There is no doubt about the immunomodulatory capacity of
intravenous immunoglobulins (
IVIg). This also holds true for
multiple sclerosis (MS), where clinical trials have shown a reduction in relapse rate and number of active lesions on MRI after
IVIg treatment. Experimental data in the model of murine Theiler's virus
encephalomyelitis (TMEV) gave rise to the hypothesis that
IVIg may also promote remyelination. Unfortunately, recent trials were unable to demonstrate clinically relevant remyelination in MS patients treated with
IVIg. A possible explanation could lie in the fact that
IVIg do not influence the function of oligodendrogilial cells in vitro. In contrast,
IVIg can protect oligodendrocytes against
complement-mediated injury and thus provide more cells that could engage in remyelination.
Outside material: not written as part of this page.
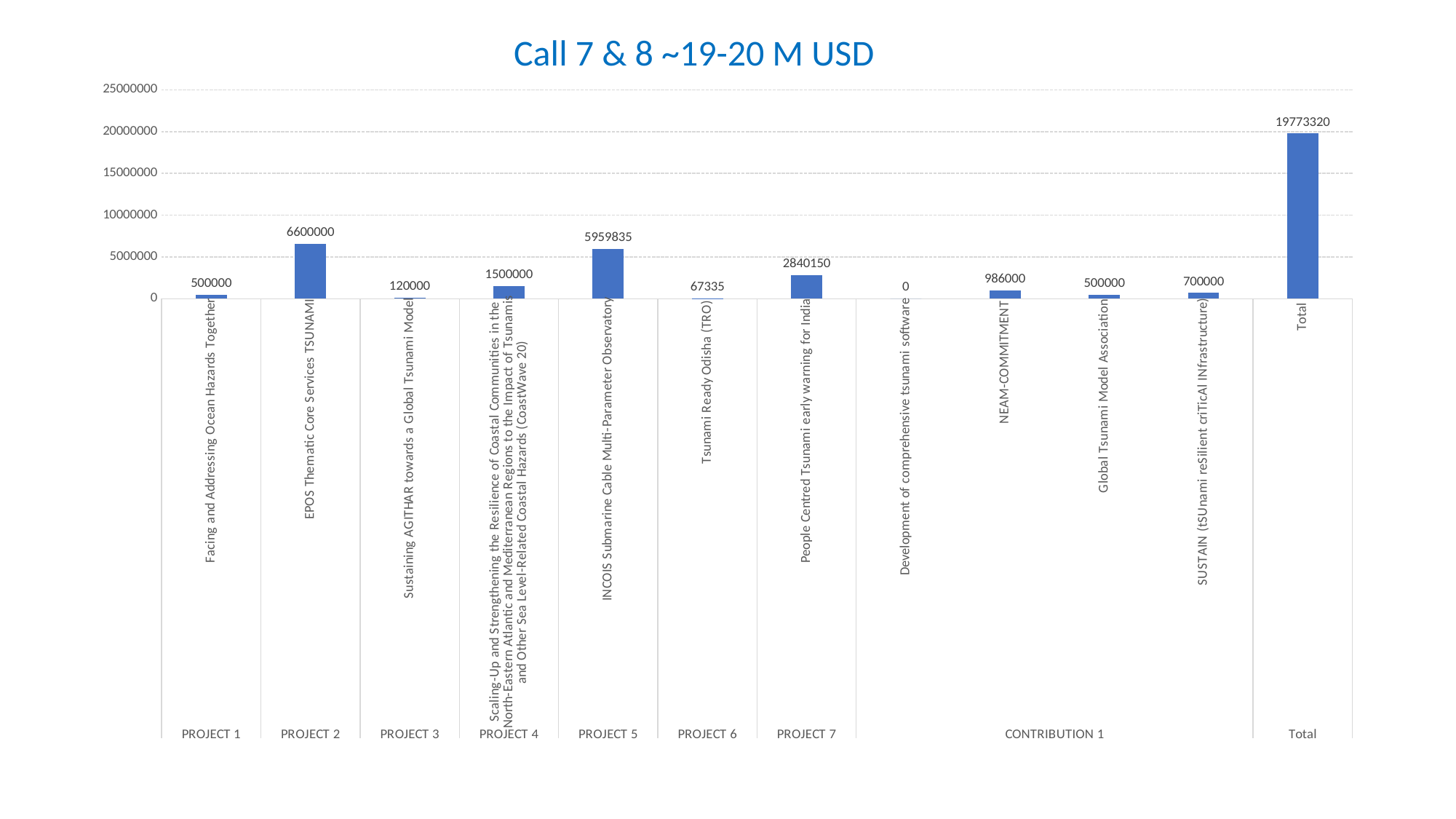
What is the value for EPOS Thematic Core Services TSUNAMI? 6600000 What is the value for Tsunami Ready Odisha (TRO)? 67335 What is the value for NEAM-COMMITMENT? 986000 Is the value for the Total bar greater or less than 15000000? greater Which is larger: the value for People Centred Tsunami early warning for India or the value for SUSTAIN (tSUnami reSilient criTicAl INfrastructure)? People Centred Tsunami early warning for India What is the difference between the values for EPOS Thematic Core Services TSUNAMI and INCOIS Submarine Cable Multi-Parameter Observatory? 640165 How many bars are plotted in the chart, including the Total bar? 12 What type of chart is shown on the slide? bar chart Excluding the Total bar, which category has the highest value? EPOS Thematic Core Services TSUNAMI What is the value shown for the Total bar? 19773320 What is the value for INCOIS Submarine Cable Multi-Parameter Observatory? 5959835 Which category has the lowest value? Development of comprehensive tsunami software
In addition,
IVIg can modulate microglial functions in vitro, thus creating a microenvironment permissive for remyelination. Should such mechanisms also be operative in vivo, they would have escaped detection in the treatment protocols used to date. It would appear that
IVIg need to be administered while the inflammatory process is still ongoing, whereas the published trials included only patients with a stable deficit when there is probably little or no active
inflammation. Despite new studies on
IVIg, its role in the management of MS remains elusive.